§ **Task prompt**:
Output the text lines of the material below as a numbered list, leaving out blank lines and the pictures.

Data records
■ ■ ■ ■ ■
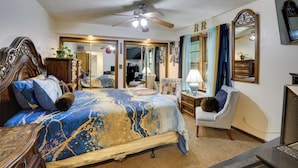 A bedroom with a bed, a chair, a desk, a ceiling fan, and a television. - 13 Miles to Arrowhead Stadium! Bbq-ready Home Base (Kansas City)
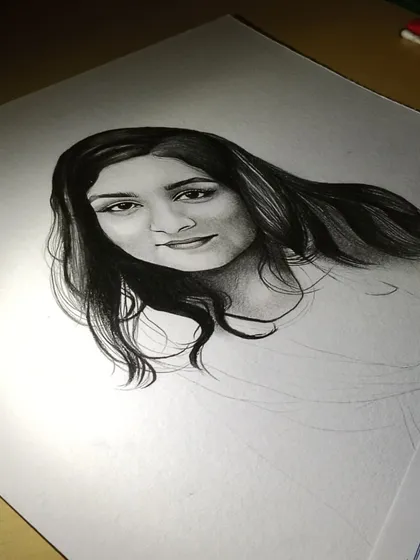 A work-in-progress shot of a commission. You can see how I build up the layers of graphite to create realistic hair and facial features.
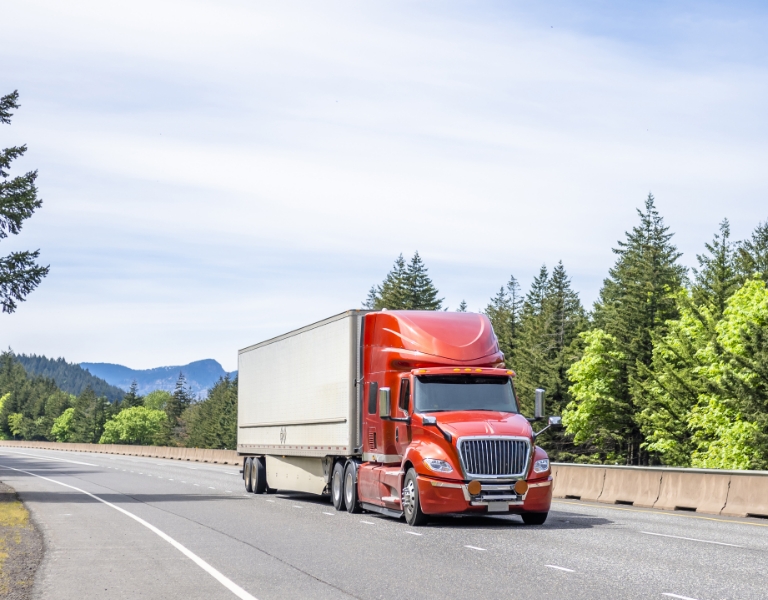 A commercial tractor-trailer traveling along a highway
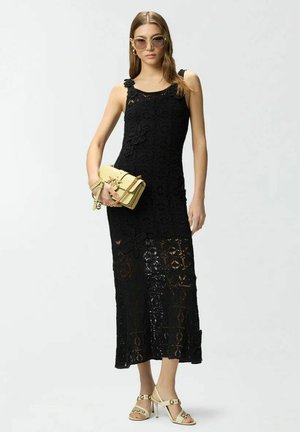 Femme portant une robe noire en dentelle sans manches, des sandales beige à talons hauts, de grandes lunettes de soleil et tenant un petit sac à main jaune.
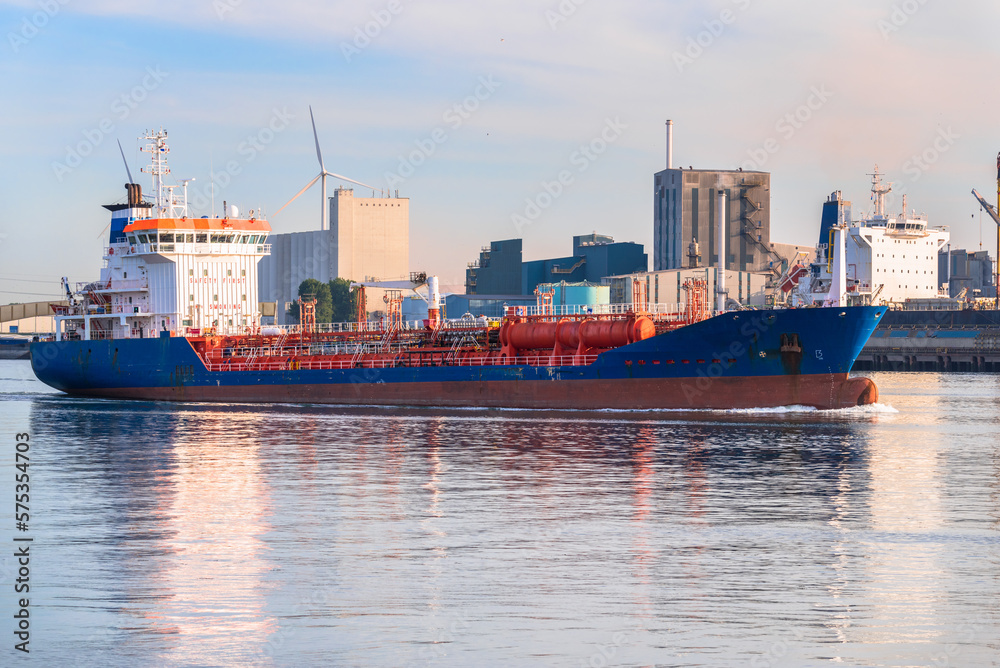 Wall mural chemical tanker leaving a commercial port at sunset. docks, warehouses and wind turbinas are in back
■ ■ ■ ■ ■
§ **Task solution**:
1.  A bedroom with a bed, a chair, a desk, a ceiling fan, and a television. - 13 Miles to Arrowhead Stadium! Bbq-ready Home Base (Kansas City)
2.  A work-in-progress shot of a commission. You can see how I build up the layers of graphite to create realistic hair and facial features.
3.  A commercial tractor-trailer traveling along a highway
4.  Femme portant une robe noire en dentelle sans manches, des sandales beige à talons hauts, de grandes lunettes de soleil et tenant un petit sac à main jaune.
5.  Wall mural chemical tanker leaving a commercial port at sunset. docks, warehouses and wind turbinas are in back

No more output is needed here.